"Well, they haven't skipped out of sight yet," continued Jack, chuckling as he handed the glasses over to Frank to have a try.

In turn all of them took a look, and no one found reason to differ from what Jack had ventured to declare in the beginning. They were, without question, looking then and there on the clump of boats about which there had been so much talk made. Of course, at that distance there was no way of finding out the character of the several boats, or more than guess at what they were doing, away out from the shore.

"Strikes me that it might be some queer sort of mirage, like that you sometimes see on the sandy desert." Teddy suggested, after he had gazed intently at the picture for a full minute through the lenses of the field-glasses.

"Oh! they have the same sort of deception at sea," declared Jack; "only sailors call it the fata morgana. When you're on the desert, it generally takes the form of a lovely running stream of water, which you're crazy to reach and suck up. But the shipwrecked tar always sees a vessel coming to his relief, which keeps on rushing through the water, right up over reef and everything and disappears over the island leaving him broken-hearted at the deception caused by conditions in the atmosphere."

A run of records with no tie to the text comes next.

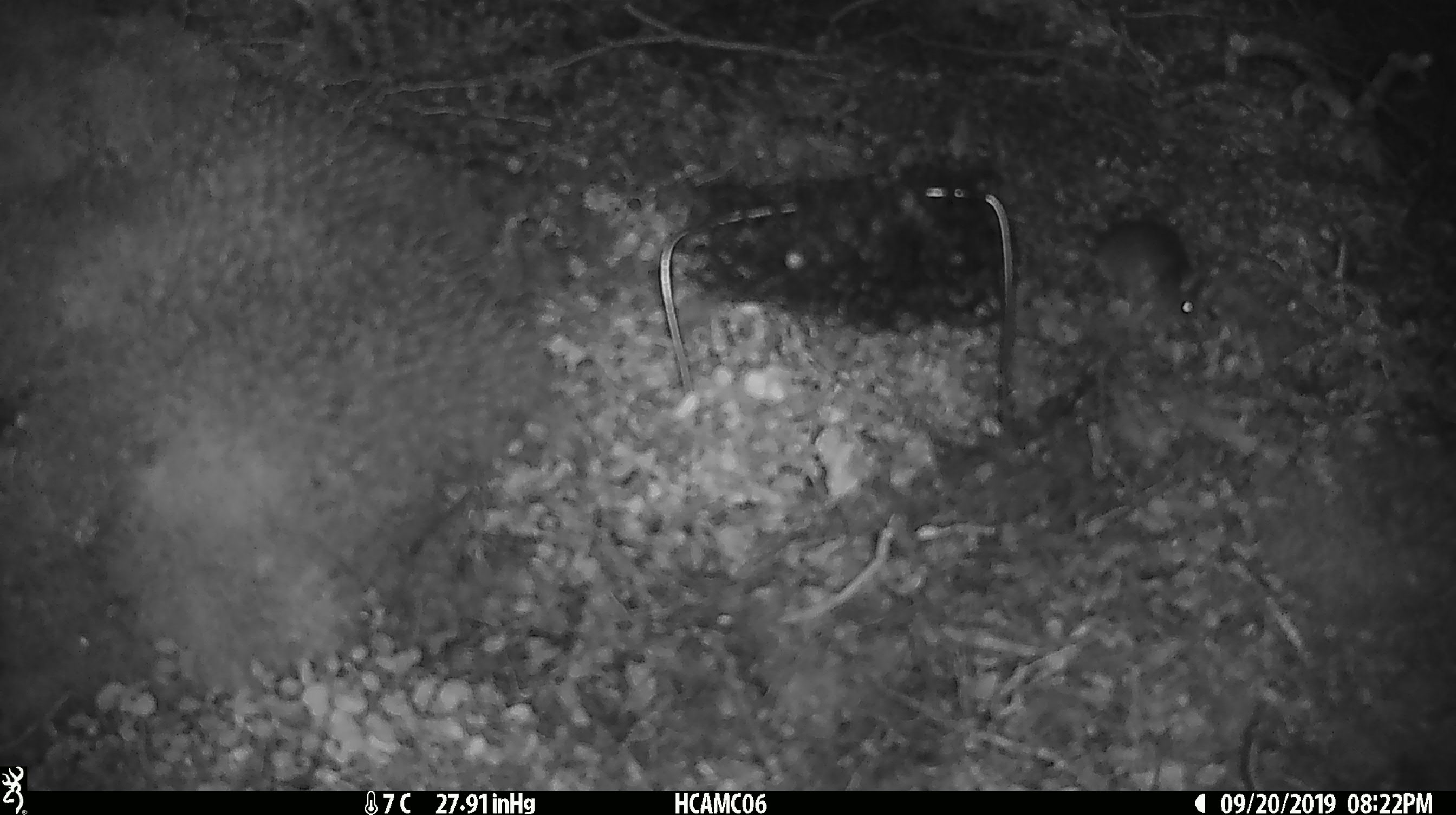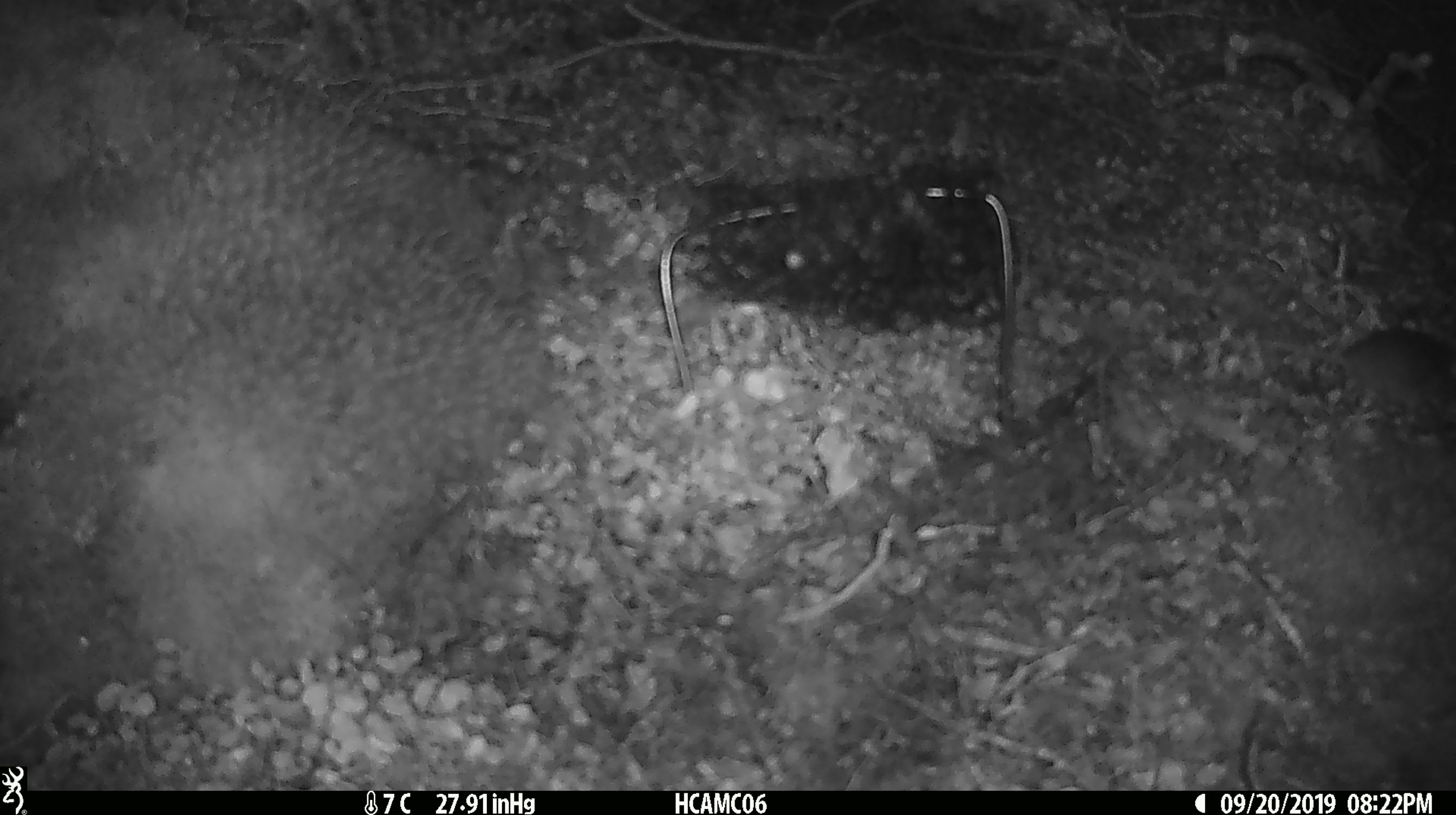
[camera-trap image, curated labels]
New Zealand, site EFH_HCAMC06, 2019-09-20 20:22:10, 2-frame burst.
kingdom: Animalia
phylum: Chordata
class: Mammalia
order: Rodentia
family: Muridae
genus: Mus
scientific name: Mus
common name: mouse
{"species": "mouse (Mus)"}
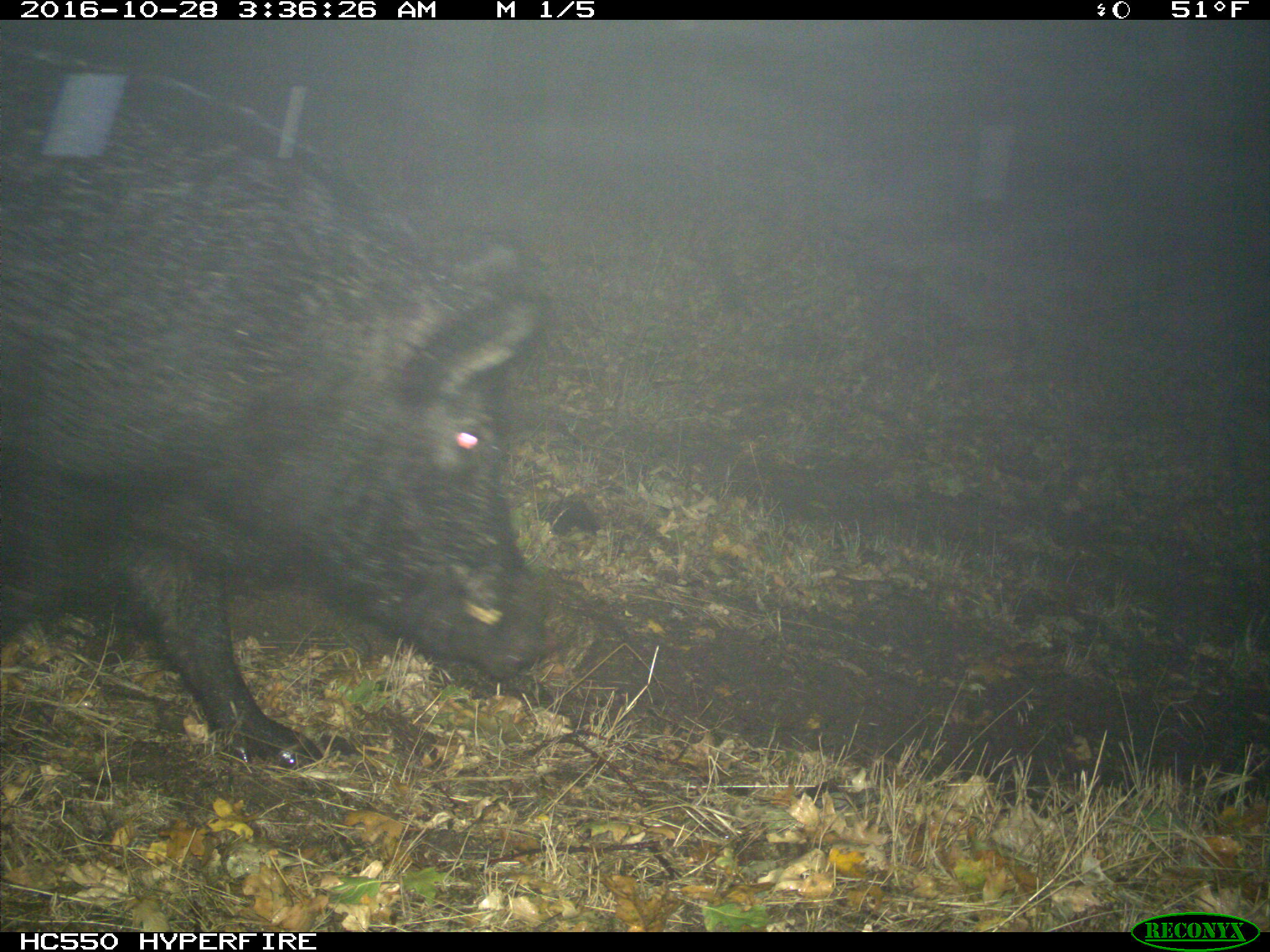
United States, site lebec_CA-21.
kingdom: Animalia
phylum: Chordata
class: Mammalia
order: Artiodactyla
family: Suidae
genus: Sus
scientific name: Sus scrofa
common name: wild boar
Sus scrofa (wild boar).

Jack knew considerable about these things, for he had been in strange lands, even before he took to roaming around with Ned, when the latter entered the employ of the Government Secret Service.

"All you say is true enough, Jack," the patrol leader told him, "but in this case it isn't a deception. All of us can see the smoke hanging low down, that tells of steam vessels of some type out there, possibly trawlers, fishing. But we didn't enlist in this business intending to solve any riddles connected with Hudson Bay. I've been told that there is no place in Northern latitudes where so many strange stories have originated, as this same big sheet of salt water. Four-fifths of it have never been fully explored, so that they do not yet know what may be here."

Jimmy had been silent while all this talk was going on. But it could be readily believed that his restless mind was not inactive. He proved this by suddenly nodding his head, and looking up at Ned in that shrewd way he had of doing, whenever a particularly brilliant idea appealed to him.

"Chances are they're a blooming bad lot, that's what," he went on to say, as if he meant every word of it. "I wouldn't be a bit surprised if they turned out to be bloody pirates after all."

"Oh! perhaps Captain Kidd and his men come back to life again, eh, Jimmy?" suggested Teddy, with a laugh.

Jimmy turned and gave the speaker a scornful look.